Exact transcription with no images: write out all of the entries below.

Dataset entries:
━━━━━━━━━━━━━━━━━━━━

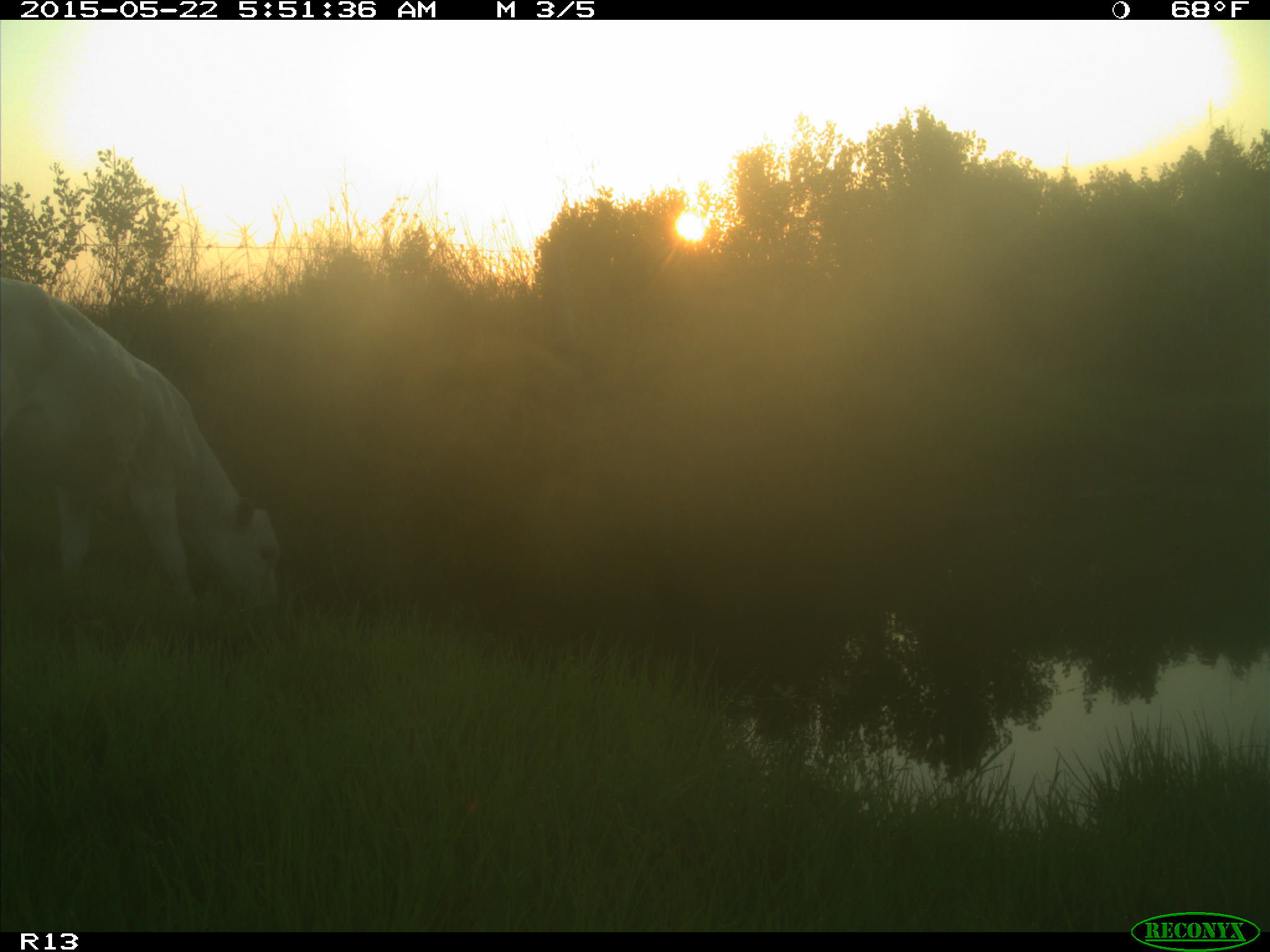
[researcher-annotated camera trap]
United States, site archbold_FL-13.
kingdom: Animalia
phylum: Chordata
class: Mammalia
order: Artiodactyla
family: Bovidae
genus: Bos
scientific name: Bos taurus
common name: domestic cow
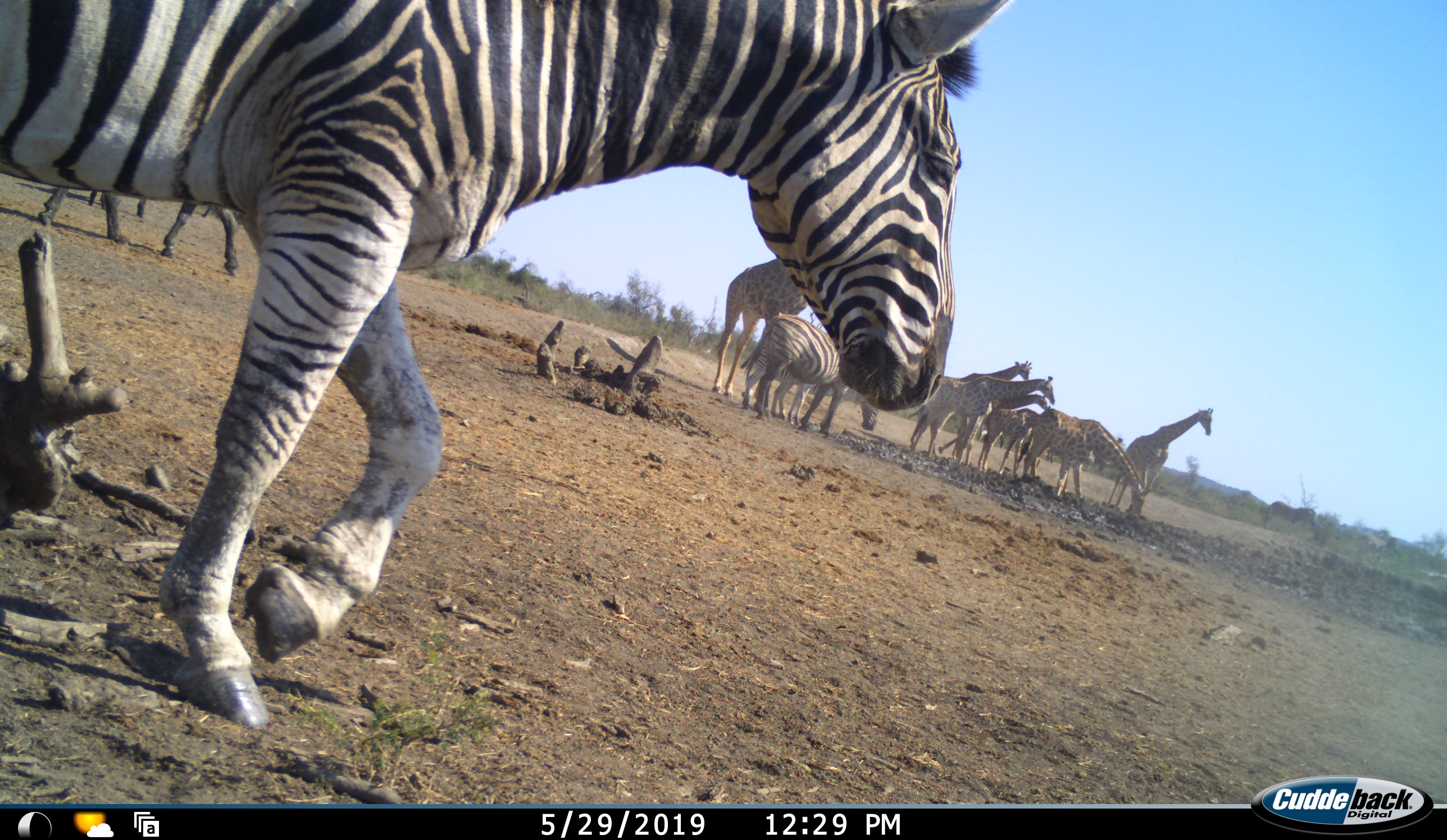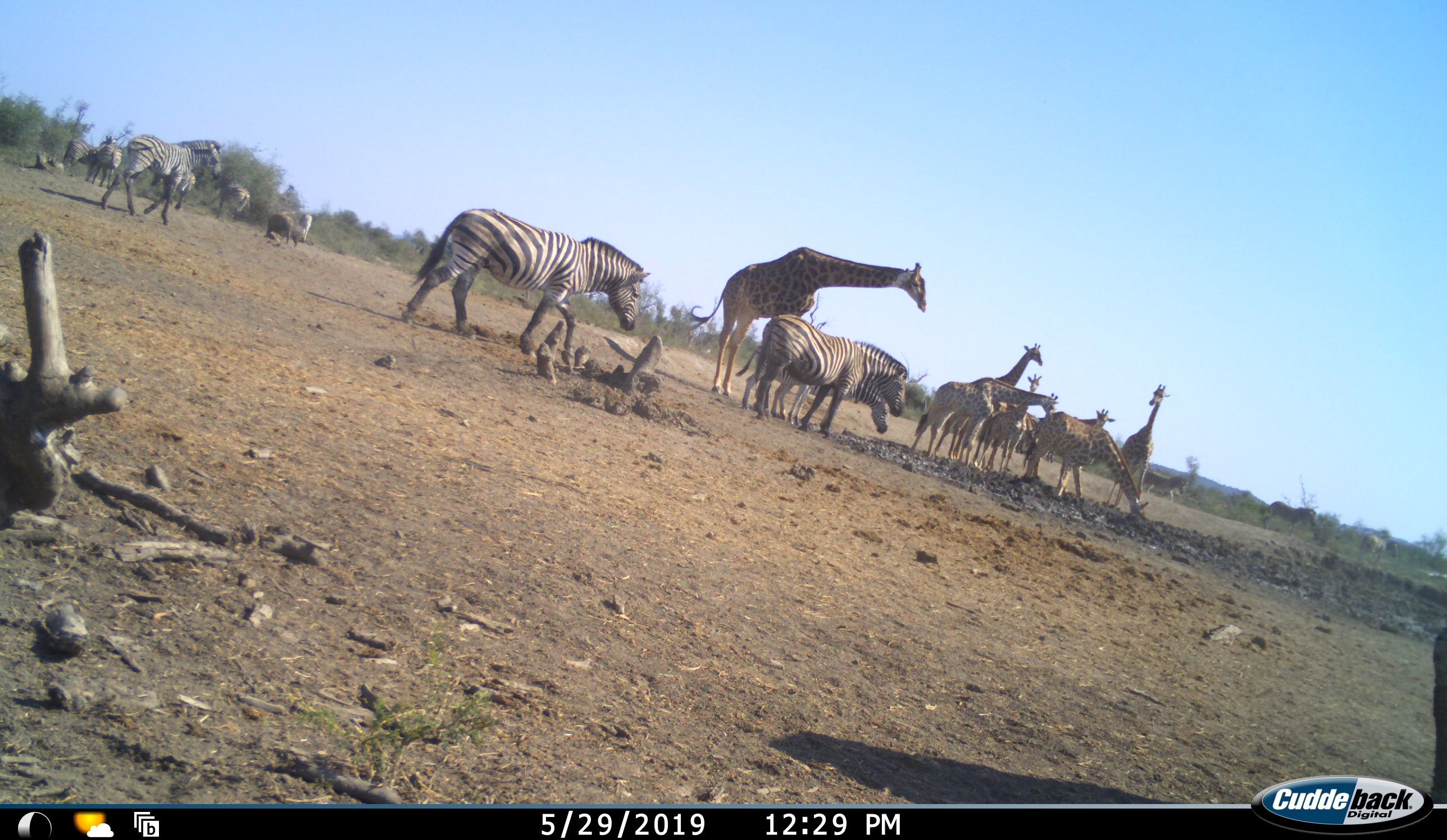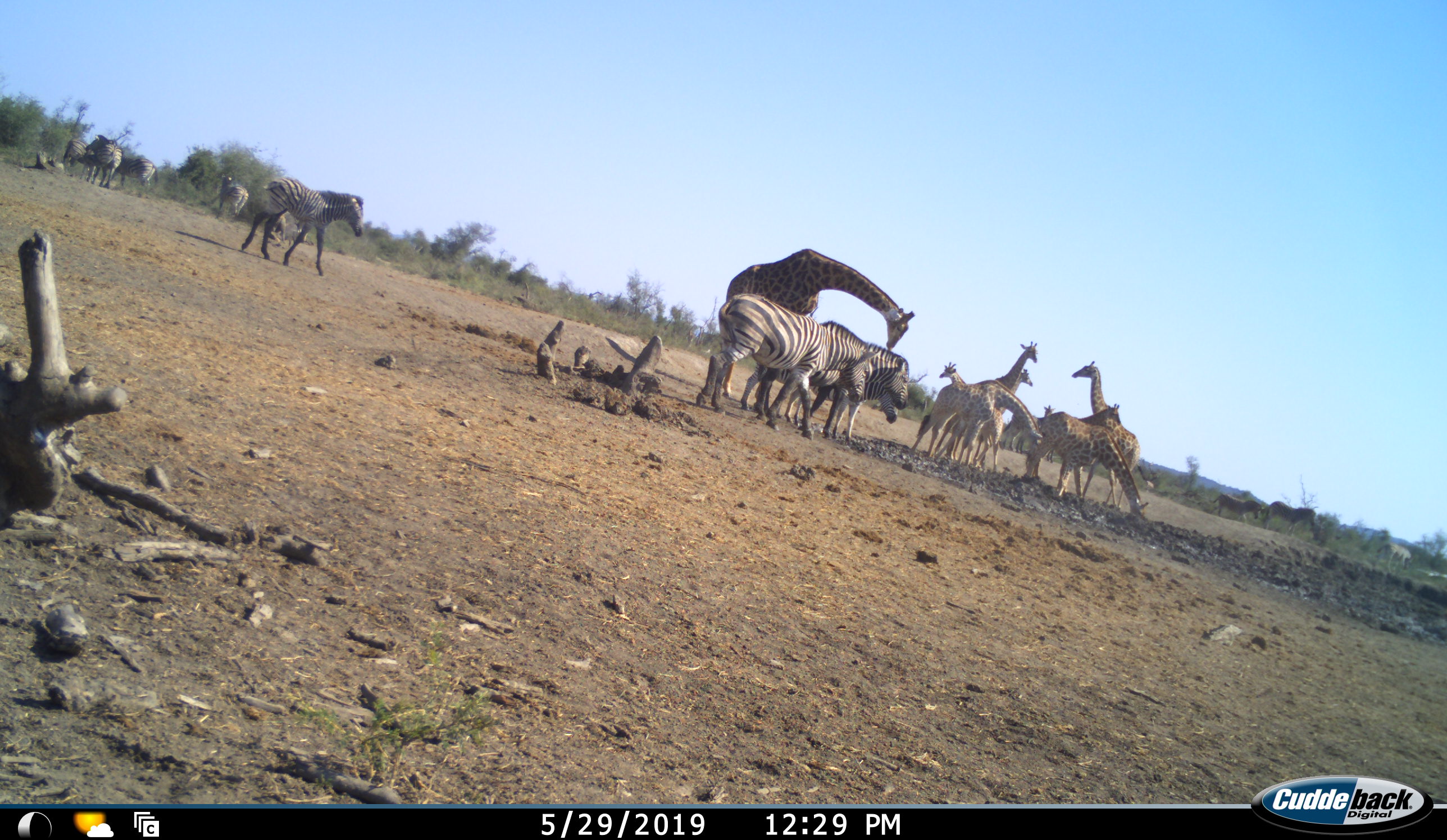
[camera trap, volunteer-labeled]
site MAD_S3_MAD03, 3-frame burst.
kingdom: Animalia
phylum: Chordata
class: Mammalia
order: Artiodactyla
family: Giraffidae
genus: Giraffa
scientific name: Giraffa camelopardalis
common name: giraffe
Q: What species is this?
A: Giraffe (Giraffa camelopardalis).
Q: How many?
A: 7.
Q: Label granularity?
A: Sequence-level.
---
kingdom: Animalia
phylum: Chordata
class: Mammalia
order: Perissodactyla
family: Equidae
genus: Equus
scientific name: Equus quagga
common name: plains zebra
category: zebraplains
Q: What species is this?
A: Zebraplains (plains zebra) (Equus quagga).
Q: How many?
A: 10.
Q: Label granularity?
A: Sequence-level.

━━━━━━━━━━━━━━━━━━━━

→ **SOLUTION TO THIS PROBLEM**:
[researcher-annotated camera trap]
United States, site archbold_FL-13.
kingdom: Animalia
phylum: Chordata
class: Mammalia
order: Artiodactyla
family: Bovidae
genus: Bos
scientific name: Bos taurus
common name: domestic cow
[camera trap, volunteer-labeled]
site MAD_S3_MAD03, 3-frame burst.
kingdom: Animalia
phylum: Chordata
class: Mammalia
order: Artiodactyla
family: Giraffidae
genus: Giraffa
scientific name: Giraffa camelopardalis
common name: giraffe
Q: What species is this?
A: Giraffe (Giraffa camelopardalis).
Q: How many?
A: 7.
Q: Label granularity?
A: Sequence-level.
---
kingdom: Animalia
phylum: Chordata
class: Mammalia
order: Perissodactyla
family: Equidae
genus: Equus
scientific name: Equus quagga
common name: plains zebra
category: zebraplains
Q: What species is this?
A: Zebraplains (plains zebra) (Equus quagga).
Q: How many?
A: 10.
Q: Label granularity?
A: Sequence-level.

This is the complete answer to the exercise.